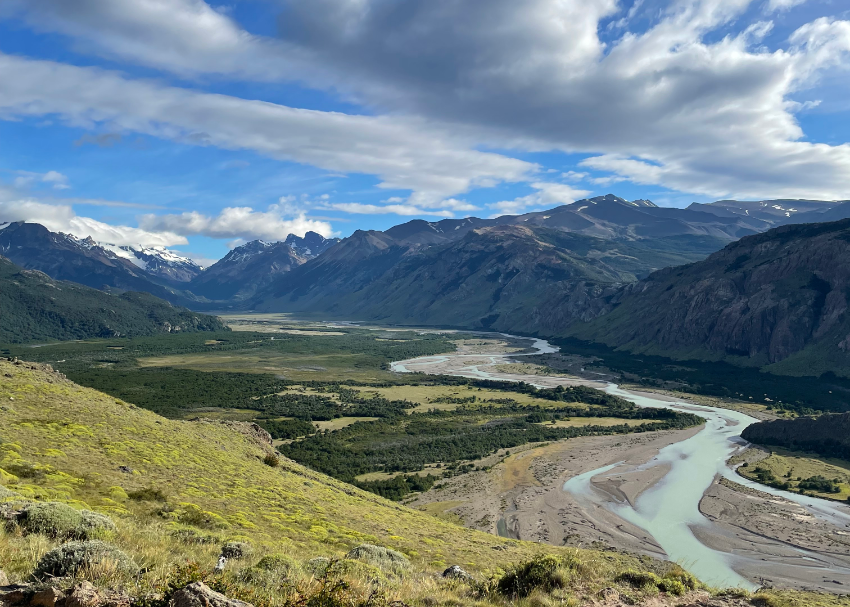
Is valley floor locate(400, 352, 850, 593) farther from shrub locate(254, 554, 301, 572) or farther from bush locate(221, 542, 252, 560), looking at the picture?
shrub locate(254, 554, 301, 572)

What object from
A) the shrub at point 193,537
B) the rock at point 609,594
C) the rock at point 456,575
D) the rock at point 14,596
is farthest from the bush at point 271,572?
the rock at point 609,594

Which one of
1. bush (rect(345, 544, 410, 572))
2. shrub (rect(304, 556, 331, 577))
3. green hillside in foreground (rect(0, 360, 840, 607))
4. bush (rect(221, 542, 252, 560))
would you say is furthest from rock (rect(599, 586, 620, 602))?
bush (rect(221, 542, 252, 560))

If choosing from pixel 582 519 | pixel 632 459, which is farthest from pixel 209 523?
pixel 632 459

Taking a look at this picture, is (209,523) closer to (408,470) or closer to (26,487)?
(26,487)

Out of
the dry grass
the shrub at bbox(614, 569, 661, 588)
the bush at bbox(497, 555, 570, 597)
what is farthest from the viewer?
the dry grass

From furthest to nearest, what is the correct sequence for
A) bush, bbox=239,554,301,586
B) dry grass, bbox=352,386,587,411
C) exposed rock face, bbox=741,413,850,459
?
dry grass, bbox=352,386,587,411 < exposed rock face, bbox=741,413,850,459 < bush, bbox=239,554,301,586

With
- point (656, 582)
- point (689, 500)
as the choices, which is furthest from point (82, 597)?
point (689, 500)

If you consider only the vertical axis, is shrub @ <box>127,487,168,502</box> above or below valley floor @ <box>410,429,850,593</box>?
above

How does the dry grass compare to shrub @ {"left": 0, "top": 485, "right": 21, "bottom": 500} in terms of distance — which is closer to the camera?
shrub @ {"left": 0, "top": 485, "right": 21, "bottom": 500}
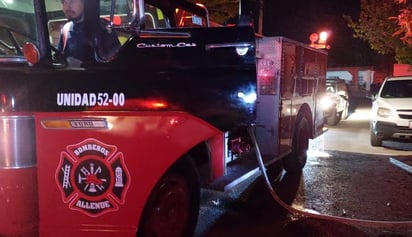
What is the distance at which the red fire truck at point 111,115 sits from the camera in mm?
3537

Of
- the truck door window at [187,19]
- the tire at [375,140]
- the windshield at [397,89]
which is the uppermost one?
the truck door window at [187,19]

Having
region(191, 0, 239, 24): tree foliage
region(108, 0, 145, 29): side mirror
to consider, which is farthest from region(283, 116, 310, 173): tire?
##############################
Swap "farthest" for "most distant" in the records from the line containing "If choosing from" through the end of the records, leaving all other wording unchanged. Give only those lines, and omit the pictures.

ANSWER TO THIS TASK.
If choosing from pixel 582 519 | pixel 632 459, which is most distant from pixel 209 523?
pixel 632 459

Taking a look at this picture, is (209,523) closer to (408,470) or closer to (26,487)?
(26,487)

Out of
the dry grass
the shrub at bbox(614, 569, 661, 588)
the bush at bbox(497, 555, 570, 597)
what is most distant from the viewer?
the dry grass

From furthest to nearest, what is the correct sequence for
A) bush, bbox=239,554,301,586
B) dry grass, bbox=352,386,587,411
C) exposed rock face, bbox=741,413,850,459
?
dry grass, bbox=352,386,587,411 < exposed rock face, bbox=741,413,850,459 < bush, bbox=239,554,301,586

With
- point (656, 582)
- point (689, 500)
as the choices, which is furthest from point (82, 597)?
point (689, 500)

If you consider only the vertical axis, is shrub @ <box>127,487,168,502</box> above or below valley floor @ <box>410,429,850,593</box>?
above

How does the dry grass compare to shrub @ {"left": 0, "top": 485, "right": 21, "bottom": 500} in terms of distance — which is closer to the camera?
shrub @ {"left": 0, "top": 485, "right": 21, "bottom": 500}
What is the distance at which the red fire truck at point 111,115 sits from the camera in mm?
3537

Of
- the truck door window at [187,19]
- the tire at [375,140]
- the windshield at [397,89]
which is the uppermost one?
the truck door window at [187,19]

Having
region(191, 0, 239, 24): tree foliage
region(108, 0, 145, 29): side mirror
to consider, which is most distant from region(283, 116, 310, 173): tire?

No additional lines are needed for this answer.